La Juvenil fue desde el comienzo una empresa familiar, y, nos enorgullece decirlo, sigue siéndolo hoy, cuarenta y un años después de la inauguración de su primer local.
Su fundador, Gerardo Bermúdez, es un inmigrante gallego, que llegó en los años 50 a Buenos Aires. Rápidamente comenzó a aprender el oficio de fabricante de pastas y, siendo muy joven aún, abrió su primer local propio, en la Avenida Federico Lacroze, barrio de Belgrano.
Desde entonces -y con la colaboración entusiasta de sus hermanos primero, de hijos y sobrinos después-, el sueño siguió creciendo hasta alcanzar su dimensión actual, que sustenta nuestra posición de liderazgo indiscutido en el mercado de las pastas frescas artesanales. (...)".

Notas
1. www.confiteriaideal.com
2. Guerriero, Leila (texto) y Lucesole, Martín (fotos): "Cuentos de gallegos", en La Nación Revista, 17 de abril de 2005.
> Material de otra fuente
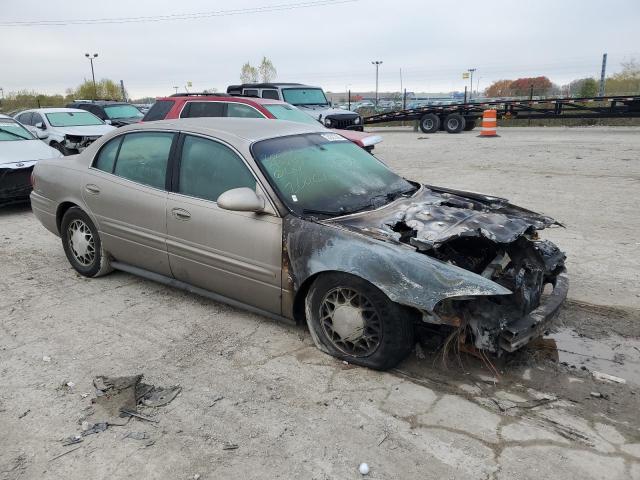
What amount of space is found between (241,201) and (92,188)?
2.03m

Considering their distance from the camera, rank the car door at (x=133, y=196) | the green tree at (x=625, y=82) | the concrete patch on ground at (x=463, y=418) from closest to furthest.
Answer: the concrete patch on ground at (x=463, y=418) → the car door at (x=133, y=196) → the green tree at (x=625, y=82)

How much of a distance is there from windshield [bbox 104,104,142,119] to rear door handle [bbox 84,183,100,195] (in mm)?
13081

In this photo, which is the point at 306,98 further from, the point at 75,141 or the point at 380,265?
the point at 380,265

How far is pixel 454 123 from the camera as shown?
2288 centimetres

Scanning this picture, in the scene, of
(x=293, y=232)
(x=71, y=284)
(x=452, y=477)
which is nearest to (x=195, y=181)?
(x=293, y=232)

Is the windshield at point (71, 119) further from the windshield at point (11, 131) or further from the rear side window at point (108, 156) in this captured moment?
the rear side window at point (108, 156)

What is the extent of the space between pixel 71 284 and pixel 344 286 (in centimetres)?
314

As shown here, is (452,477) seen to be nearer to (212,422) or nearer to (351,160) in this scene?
(212,422)

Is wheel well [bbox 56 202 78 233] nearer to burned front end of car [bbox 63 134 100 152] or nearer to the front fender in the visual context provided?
the front fender

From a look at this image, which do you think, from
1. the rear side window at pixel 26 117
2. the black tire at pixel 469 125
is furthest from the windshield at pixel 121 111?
the black tire at pixel 469 125

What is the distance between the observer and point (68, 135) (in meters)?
12.6

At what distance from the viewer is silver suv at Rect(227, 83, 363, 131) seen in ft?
49.1

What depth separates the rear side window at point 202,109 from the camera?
1027 cm

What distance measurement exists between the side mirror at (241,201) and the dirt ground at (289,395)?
40.1 inches
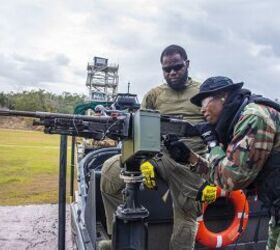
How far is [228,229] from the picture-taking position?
10.4 ft

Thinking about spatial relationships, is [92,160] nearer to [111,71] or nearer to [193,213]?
[193,213]

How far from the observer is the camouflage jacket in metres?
1.94

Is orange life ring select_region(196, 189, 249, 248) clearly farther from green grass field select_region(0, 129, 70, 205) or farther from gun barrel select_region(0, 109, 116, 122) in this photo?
green grass field select_region(0, 129, 70, 205)

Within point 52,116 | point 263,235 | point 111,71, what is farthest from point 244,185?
Answer: point 111,71

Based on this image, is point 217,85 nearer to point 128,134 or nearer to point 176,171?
point 128,134

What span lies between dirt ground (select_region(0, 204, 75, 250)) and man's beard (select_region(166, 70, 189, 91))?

3. www.la-juvenil.com.ar, 2000.


El político, pintor, periodista y escritor Alfonso Daniel Manuel Rodríguez Castelao "nació en Rianxo el 30 enero de 1886, aunque pasó toda su infancia en Santa Rosa de Toay, en La Pampa Argentina, donde habían emigrado sus padres. La familia Castelao vuelve a Rianxo en 1900 y Alfonso-Daniel se licencia en la Facultad de Medicina de Compostela en 1908, cursando el Doctorado en Madrid al año siguiente, donde comienza a destacar como caricaturista, tras lo que se establece en Rianxo y adhiere el movimiento agrarista Acción Gallega. Como pintor, Castelao fue un gran artista condicionado por su casi ceguera y por la necesidad que sentía de crear un arte al servicio de Galicia, primando la comunicación sobre las cuestiones artísticas. El arte gráfico de Castelao se define primeramente por su constante humorística y satírica en la que las gentes humildes suelen ser los protagonistas.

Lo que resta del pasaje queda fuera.